MORÉ, "Benny", Bartolomé (Santa Isabel de Las Lajas 1919-La Havane 1963)

Descendant d'esclave Congo, Bartolomé est élevé sur la terre donnée, à l'abolition de l'esclavage, par un maître au grand cœur. Il vit dans la communauté installée sur celle-ci et fréquente l'école jusqu'aux années trente. Il doit alors travailler aux champs. C'est pendant les travaux agricoles que Bartolomé commence à chanter, mais aussi à jouer sur diverses percussions, les rythmes africains. Doté d'une oreille hors du commun, il apprend et retient avec une facilité étonnante. Rapidement il ne pense plus qu'à la chanson et à la musique, organise un ensemble de fortune avec ses frères et sœurs et donne libre cours à son goût pour l'improvisation. Au milieu de la décennie, Bartolomé entre dans le conjunto du village avec lequel il anime les bals et apprend à jouer de la guitare.

En 1936 Bartolomé MORÉ prend la direction de La Havane. Peu de temps après il rentre au pays et chante dans le "CONJUNTO AVANCE" puis s'installe à Camagüey où il forme un trio vocal avec deux anciens de "AVANCE", Enrique BENÍTEZ et Cheo CASANOVAS.

1940. MORÉ est de nouveau dans la capitale et tente sa chance dans l'émission radiophonique La Suprema Corte del Arte. A sa seconde tentative il remporte le premier prix. Bartolomé chante aussi dans les rues et s'abreuve auprès des rumberos de son quartier, le barrio Belén. Il en restera dans sa façon de chanter bien plus que le très beau Son "Rumberos de Ayer" dans lequel il rend hommage aux rumberos disparus, "Chano", "Mulense", "Malanga", "Lilón"…
Il se joint au "SEXTETO FÍGARO" et chante avec lui dans une émission de radio puis, remarqué par "Mozo" BORGELLÁ il s'intègre au fameux "SEPTETO CAUTO" de celui-ci.

La vie est particulièrement dure pour Bartolomé qui chante, chante, sans cesse de rues en cabarets, de la vieille Havane à Marianao.


Bartolomé avant son départ pour la capitale


Il débute en 1944 avec le "SEPTETO CAUTO" dans une émission régulière sur la Mil Diez. Dès lors commence pour MORÉ une vie toujours tumultueuse mais plus stable. Le succès prend forme. Il repose à ce moment principalement sur ses qualités vocales. La voix sensuelle, légèrement mélancolique et marquée par le terroir est celle qui plait au public cubain de cette décennie.

====

**Consigne 1**
Selon le texte sur Benny Moré, en quelle année Bartolomé Moré prend-il la direction de La Havane ?
**Consigne 2**
Poursuivez la biographie de Benny Moré à partir de sa dernière phrase.

**Données recueillies**
====

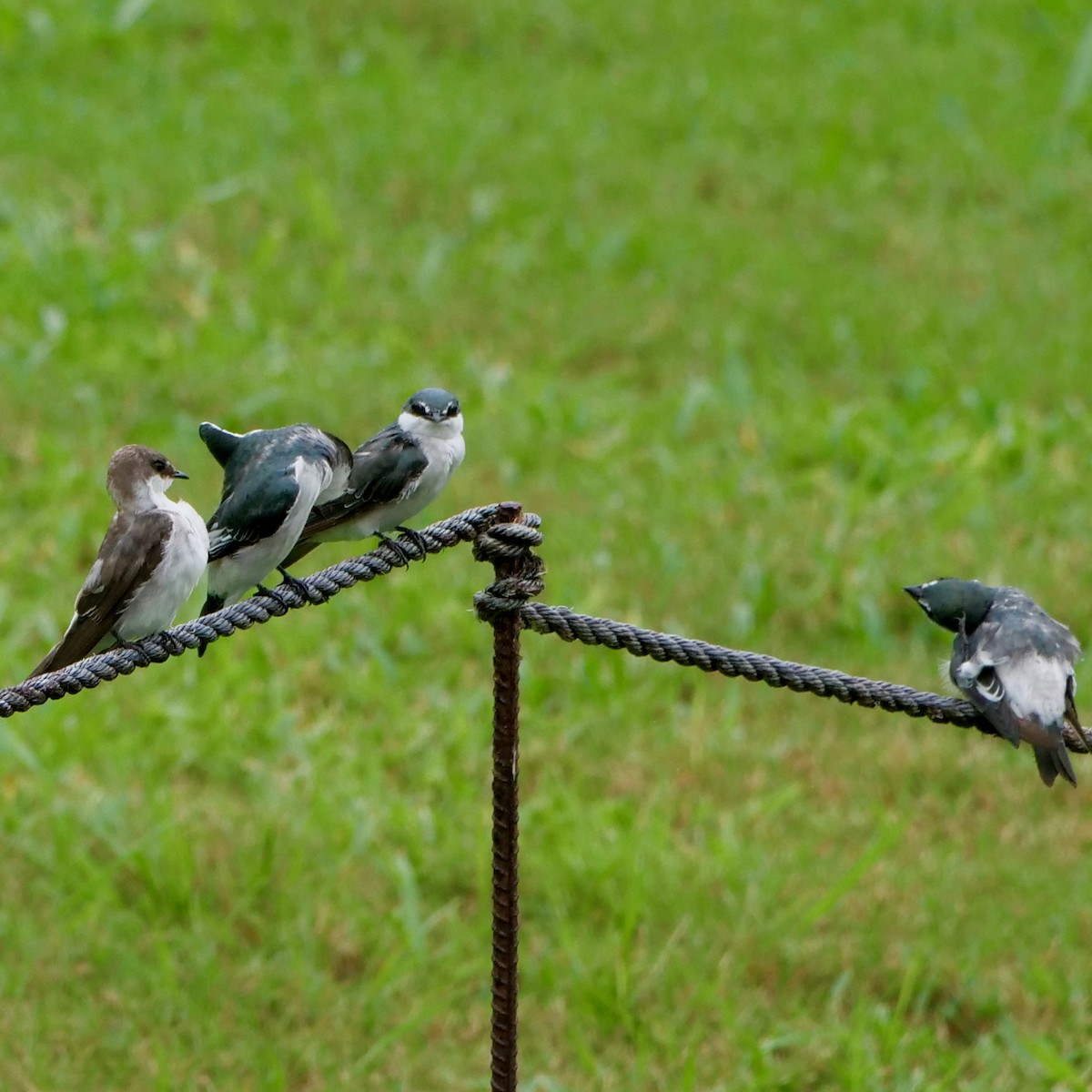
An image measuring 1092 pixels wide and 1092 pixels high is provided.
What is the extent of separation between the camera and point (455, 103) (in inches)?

====

**Réponse 1**
En 1936.

**Réponse 2**
Benny Moré et Miguel Matamoros
Siro RODRÍGUEZ l'entend chanter sur le port, au bar El Templete. Il est impressionné et lorsque quelques temps plus tard Miguel MATAMOROS se trouve momentanément aphone, il négocie avec "Mozo" le prêt de Bartolomé MORÉ pour un passage du Conjunto sur les ondes de la Mil Diez. Le résultat obtenu et l'absence de disponibilté de Lorenzo HIERREZUELO, chanteur ponctuel du groupe, conduit MATAMOROS à engager MORÉ comme première voix.
Bartolomé enregistre alors ses premiers thèmes avec le Conjunto de Miguel et notamment plusieurs compositions de celui-ci, de Siro et de Rafael CUETO parmi lesquelles "Buenos hermanos", "Sere dichoso", "Me la llevo"…
MATAMOROS l'emmène au milieu de 1945 en tournée à México où MORÉ et le "CONJUNTO MATAMOROS" obtiennent un succès exceptionnel, notamment lorsqu'ils se présentent au Rio Rosa ou au cabaret Montparnasse. Bartolomé, pour faire face à la gloire naissante, devient "Benny".
Tandis que le groupe rentre à Cuba,"Benny" reste à Mexico pour se marier mais vraisemblablement aussi parce que déjà le répertoire du Conjunto ne lui convient plus.
Les sonorités nouvelles issues des jazz bands américains et de certains ensembles cubains tipo jazz band l'attirent.
Aidé par le bongosero cubain Clemente PIQUERO, "Benny" MORÉ obtient du Syndicat le droit de travailler. Il chante alors dans les salons et clubs La Playa, Anáhuac, Fénix, Ixtacalco, Río Rosa… et entre dans l'un des meilleurs groupes mexicains du moment "Son Veracruz".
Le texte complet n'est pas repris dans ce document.